*Written problem*:
Copy every one of the records below word for word, leaving out the pictures.

*Task data*:
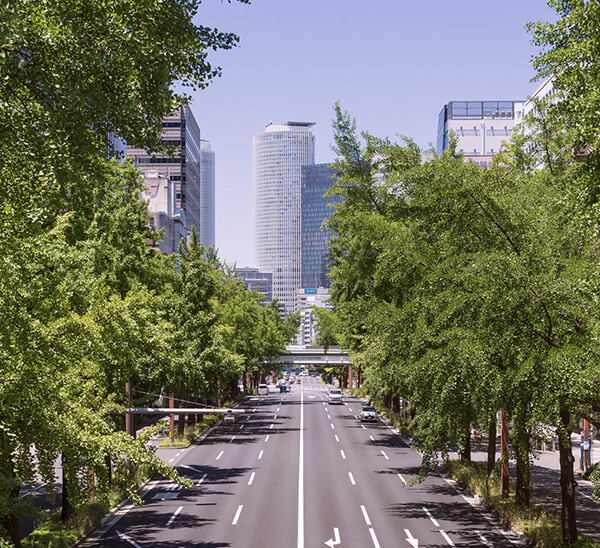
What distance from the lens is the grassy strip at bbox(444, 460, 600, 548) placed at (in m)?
19.3

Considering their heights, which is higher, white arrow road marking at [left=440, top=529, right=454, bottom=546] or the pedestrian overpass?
the pedestrian overpass

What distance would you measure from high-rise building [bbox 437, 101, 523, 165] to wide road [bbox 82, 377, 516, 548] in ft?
434

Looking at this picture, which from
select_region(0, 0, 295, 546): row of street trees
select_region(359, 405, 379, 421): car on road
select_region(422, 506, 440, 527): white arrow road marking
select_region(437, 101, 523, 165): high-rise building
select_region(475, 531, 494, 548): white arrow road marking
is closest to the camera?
select_region(0, 0, 295, 546): row of street trees

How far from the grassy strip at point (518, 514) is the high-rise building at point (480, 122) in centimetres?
14368

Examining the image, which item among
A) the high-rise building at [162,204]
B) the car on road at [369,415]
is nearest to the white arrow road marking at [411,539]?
the car on road at [369,415]

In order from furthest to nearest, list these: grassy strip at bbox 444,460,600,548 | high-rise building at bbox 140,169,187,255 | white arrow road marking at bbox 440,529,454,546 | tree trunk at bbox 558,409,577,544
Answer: high-rise building at bbox 140,169,187,255 < white arrow road marking at bbox 440,529,454,546 < grassy strip at bbox 444,460,600,548 < tree trunk at bbox 558,409,577,544

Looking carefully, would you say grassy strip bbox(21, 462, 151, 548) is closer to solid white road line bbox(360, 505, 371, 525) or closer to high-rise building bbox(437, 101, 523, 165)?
solid white road line bbox(360, 505, 371, 525)

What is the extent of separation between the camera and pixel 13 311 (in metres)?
11.6

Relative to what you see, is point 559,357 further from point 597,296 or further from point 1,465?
point 1,465

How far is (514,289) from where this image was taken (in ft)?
48.2

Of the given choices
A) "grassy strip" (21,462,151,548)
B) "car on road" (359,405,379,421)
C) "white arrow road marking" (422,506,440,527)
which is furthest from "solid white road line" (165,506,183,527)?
"car on road" (359,405,379,421)

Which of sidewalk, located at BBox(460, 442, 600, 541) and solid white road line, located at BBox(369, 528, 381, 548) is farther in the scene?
sidewalk, located at BBox(460, 442, 600, 541)

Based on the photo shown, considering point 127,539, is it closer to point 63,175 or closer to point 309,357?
point 63,175

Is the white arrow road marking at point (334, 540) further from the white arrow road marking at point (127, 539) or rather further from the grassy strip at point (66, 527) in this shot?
the grassy strip at point (66, 527)
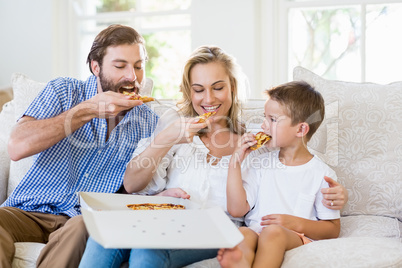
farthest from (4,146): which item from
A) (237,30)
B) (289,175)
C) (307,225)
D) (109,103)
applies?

*Result for this task*:
What distance from the lens is the grassy strip at bbox(444, 460, 600, 548) placed at (in m)?
19.3

Considering their heights, which is higher, white arrow road marking at [left=440, top=529, right=454, bottom=546] or the pedestrian overpass?
the pedestrian overpass

What distance would you measure from high-rise building [bbox 437, 101, 523, 165] to wide road [bbox 82, 377, 516, 548] in ft?
434

Looking at this picture, which from
select_region(0, 0, 295, 546): row of street trees
select_region(359, 405, 379, 421): car on road
select_region(422, 506, 440, 527): white arrow road marking
select_region(437, 101, 523, 165): high-rise building
select_region(475, 531, 494, 548): white arrow road marking
is closest to the camera?
select_region(0, 0, 295, 546): row of street trees

How far from the grassy strip at point (518, 514) is the high-rise building at point (480, 122) in centimetres?
14368

Examining the image, which item among
A) the high-rise building at [162,204]
B) the car on road at [369,415]
is nearest to the white arrow road marking at [411,539]?
the car on road at [369,415]

In order from furthest to nearest, list these: grassy strip at bbox 444,460,600,548 | high-rise building at bbox 140,169,187,255 | white arrow road marking at bbox 440,529,454,546 | tree trunk at bbox 558,409,577,544
Answer: high-rise building at bbox 140,169,187,255 < white arrow road marking at bbox 440,529,454,546 < grassy strip at bbox 444,460,600,548 < tree trunk at bbox 558,409,577,544

Looking carefully, would you say grassy strip bbox(21, 462, 151, 548) is closer to solid white road line bbox(360, 505, 371, 525) or closer to high-rise building bbox(437, 101, 523, 165)?
solid white road line bbox(360, 505, 371, 525)

What is the extent of separation between the camera and pixel 13 311 (in metres)?
11.6

Relative to what you see, is point 559,357 further from point 597,296 or further from point 1,465?
point 1,465

How far is (514,289) from where this image was taken (in ft)?
48.2

Of the given choices
A) "grassy strip" (21,462,151,548)
B) "car on road" (359,405,379,421)
C) "white arrow road marking" (422,506,440,527)
which is furthest from "solid white road line" (165,506,183,527)?
"car on road" (359,405,379,421)

Which of sidewalk, located at BBox(460, 442, 600, 541) and solid white road line, located at BBox(369, 528, 381, 548) is farther in the scene?
sidewalk, located at BBox(460, 442, 600, 541)

Based on the photo shown, considering point 127,539, is it closer to point 63,175 or closer to point 309,357?
point 63,175

Is the white arrow road marking at point (334, 540) further from the white arrow road marking at point (127, 539) or rather further from the grassy strip at point (66, 527) in this shot?
the grassy strip at point (66, 527)
farthest from (4,146): which item from
A) (237,30)
B) (289,175)
C) (307,225)
D) (109,103)
applies?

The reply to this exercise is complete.